*WHAT YOU HAVE TO DO:* Echo the records starting with the line that contains "Bague April (Diamant)" and going on through the line that contains "PIO, PIO, GORGORITO 2", leaving the pictures out of your answer.

*RECORDS TO USE:*
:::::
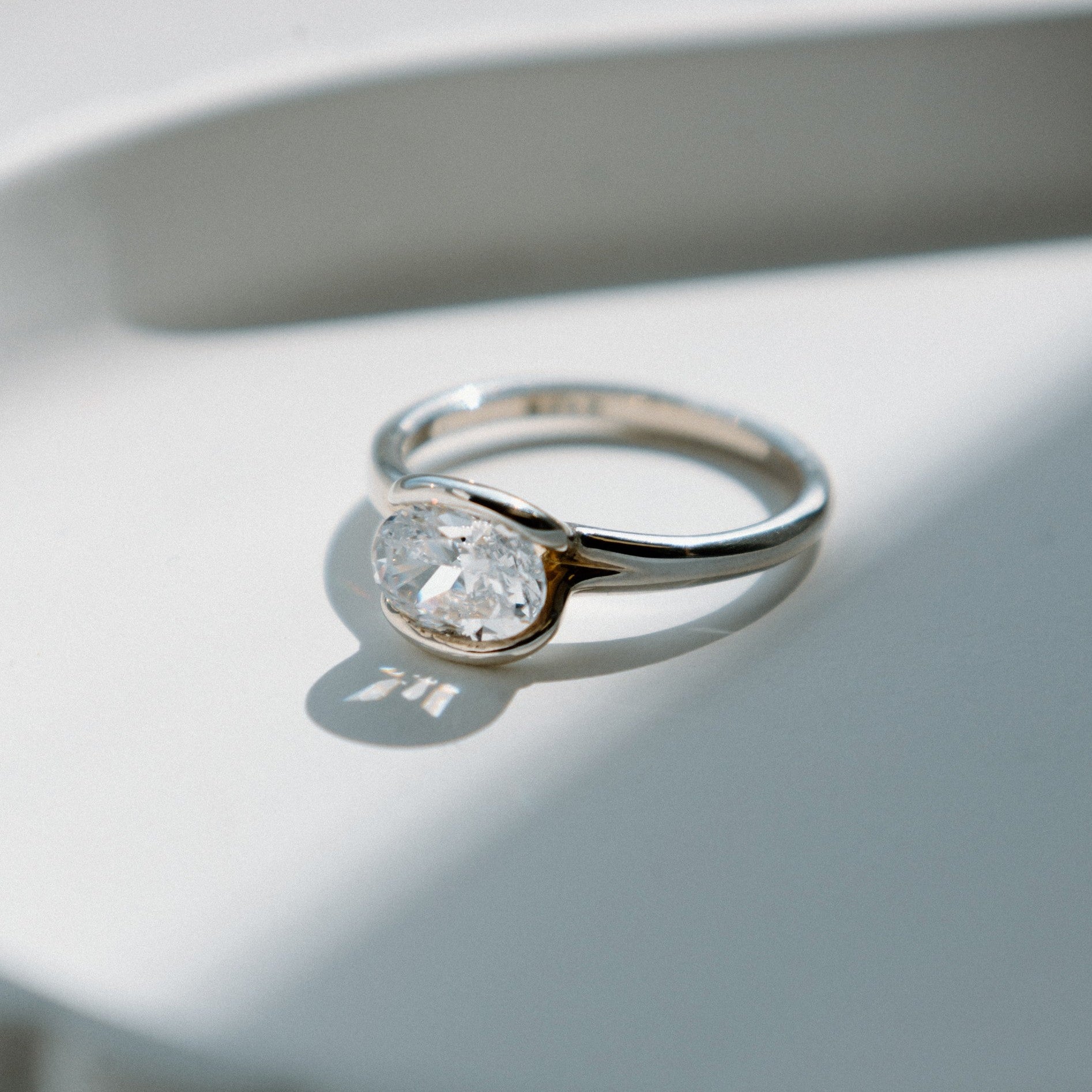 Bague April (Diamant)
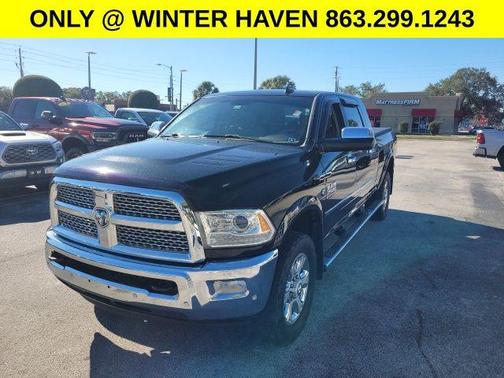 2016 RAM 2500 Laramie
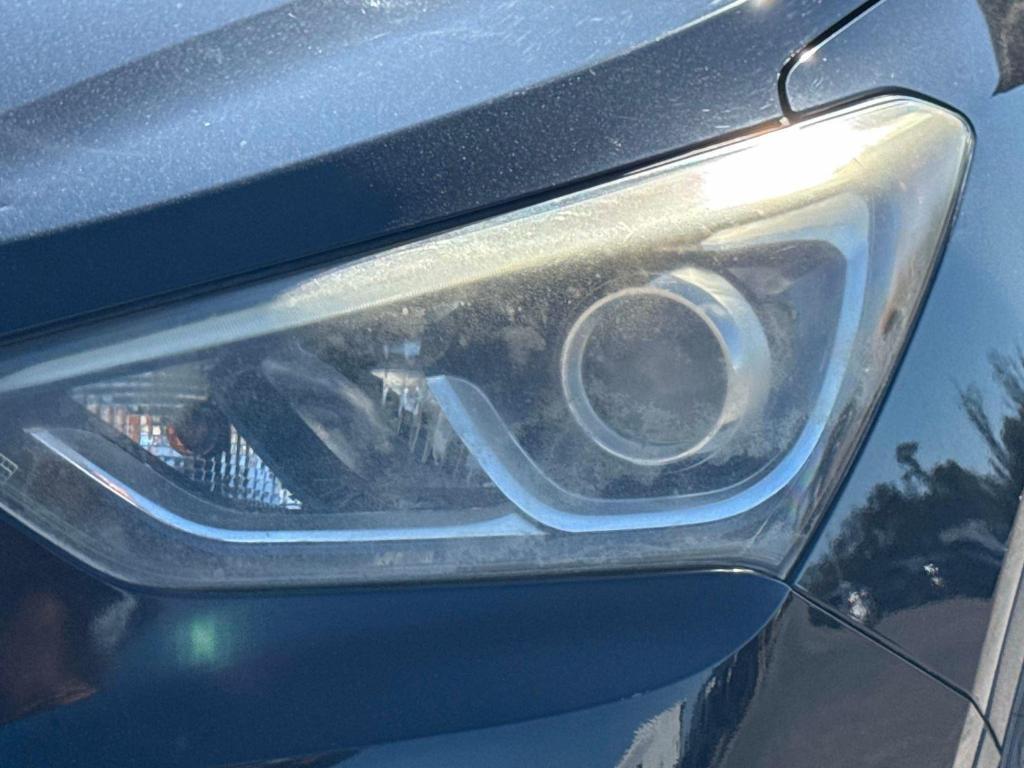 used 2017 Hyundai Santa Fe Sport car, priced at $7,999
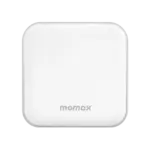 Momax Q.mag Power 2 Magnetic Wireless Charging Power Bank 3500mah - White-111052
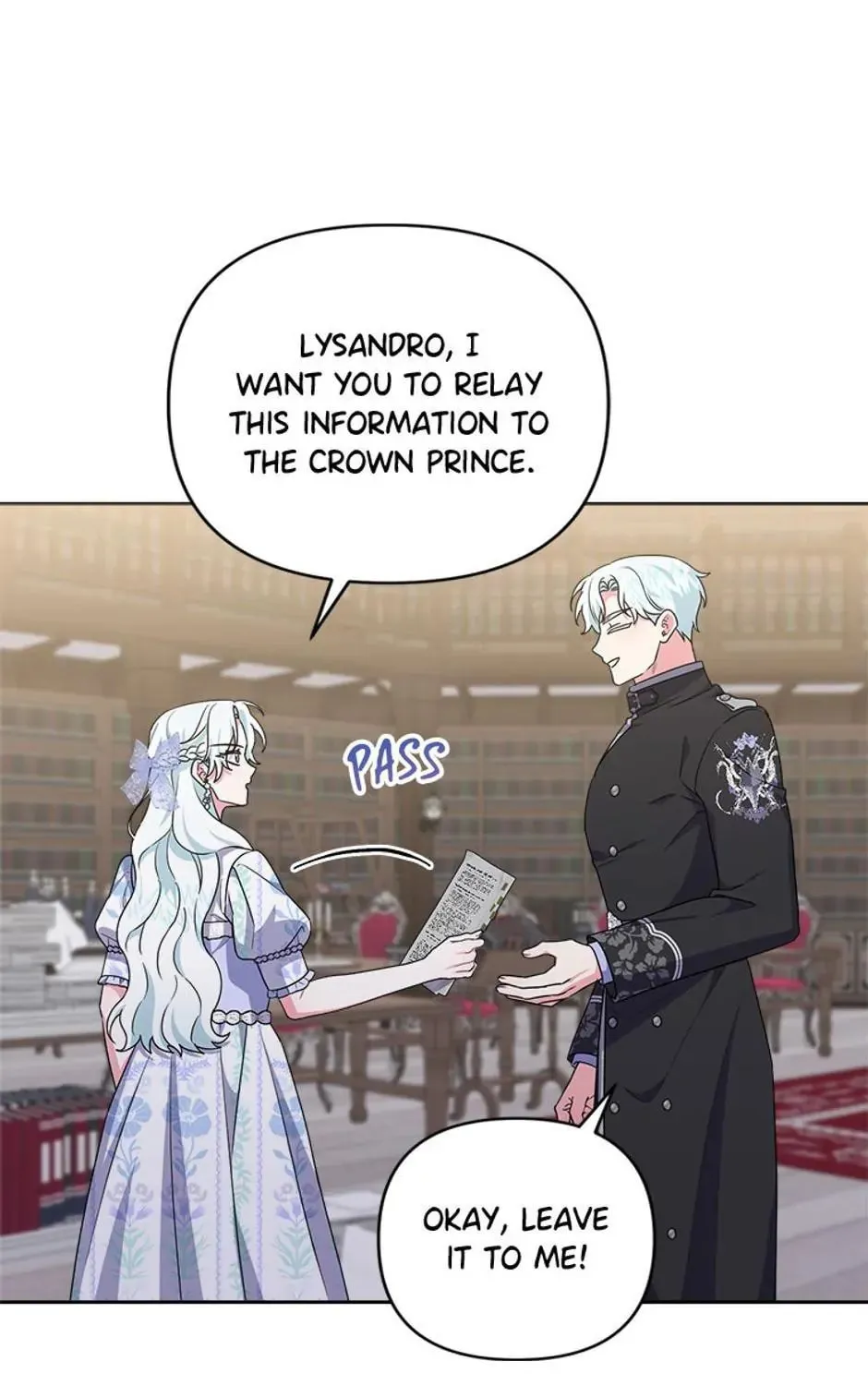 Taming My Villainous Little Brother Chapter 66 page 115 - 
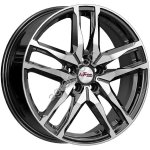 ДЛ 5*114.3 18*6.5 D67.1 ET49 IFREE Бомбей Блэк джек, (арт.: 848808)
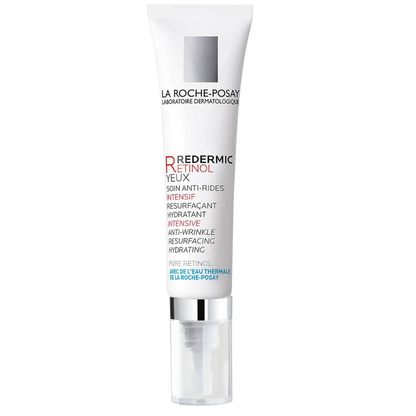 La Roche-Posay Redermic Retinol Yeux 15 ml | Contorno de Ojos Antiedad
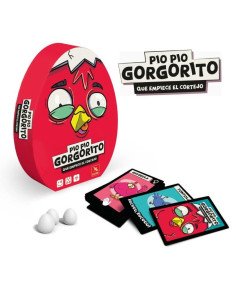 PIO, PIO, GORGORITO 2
:::::
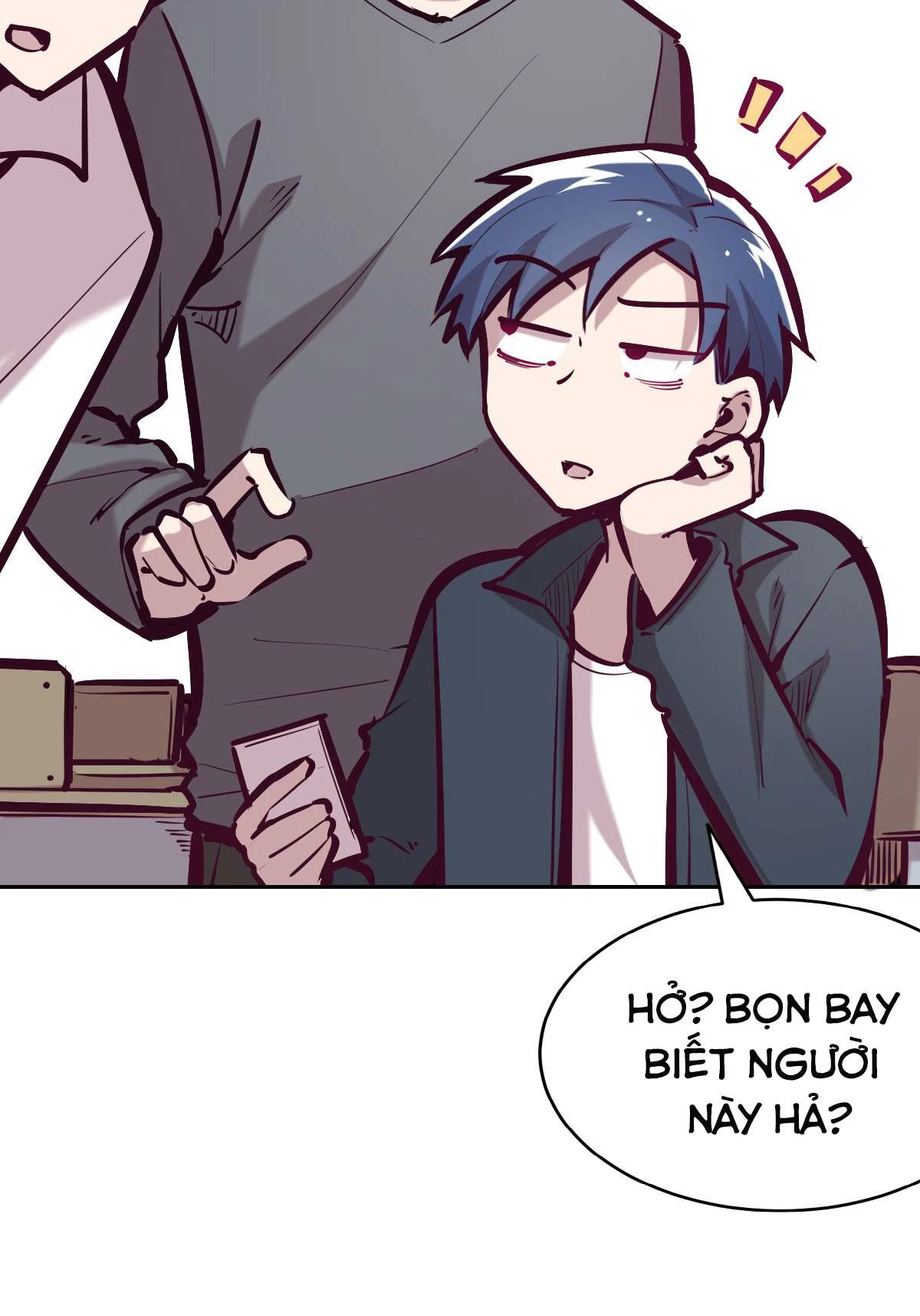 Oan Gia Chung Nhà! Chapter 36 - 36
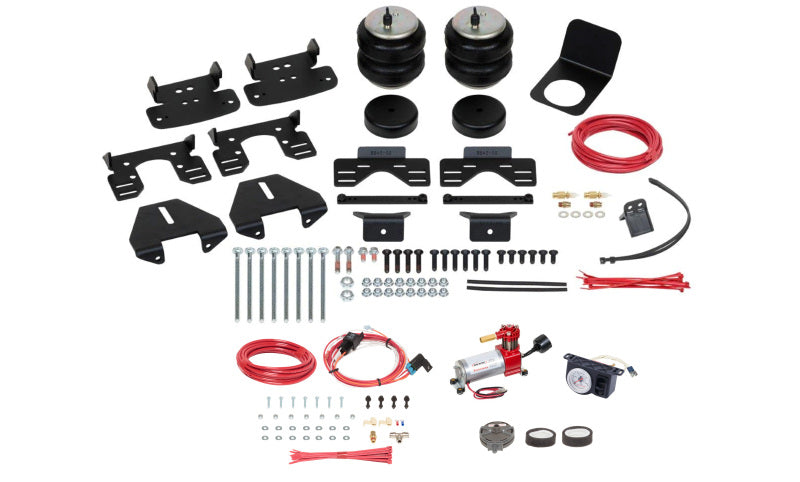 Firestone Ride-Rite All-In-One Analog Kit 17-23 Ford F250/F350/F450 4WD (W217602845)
:::::
*OUTPUT FOR THIS TASK:*
 Bague April (Diamant)
 2016 RAM 2500 Laramie
 used 2017 Hyundai Santa Fe Sport car, priced at $7,999
 Momax Q.mag Power 2 Magnetic Wireless Charging Power Bank 3500mah - White-111052
 Taming My Villainous Little Brother Chapter 66 page 115 - 
 ДЛ 5*114.3 18*6.5 D67.1 ET49 IFREE Бомбей Блэк джек, (арт.: 848808)
 La Roche-Posay Redermic Retinol Yeux 15 ml | Contorno de Ojos Antiedad
 PIO, PIO, GORGORITO 2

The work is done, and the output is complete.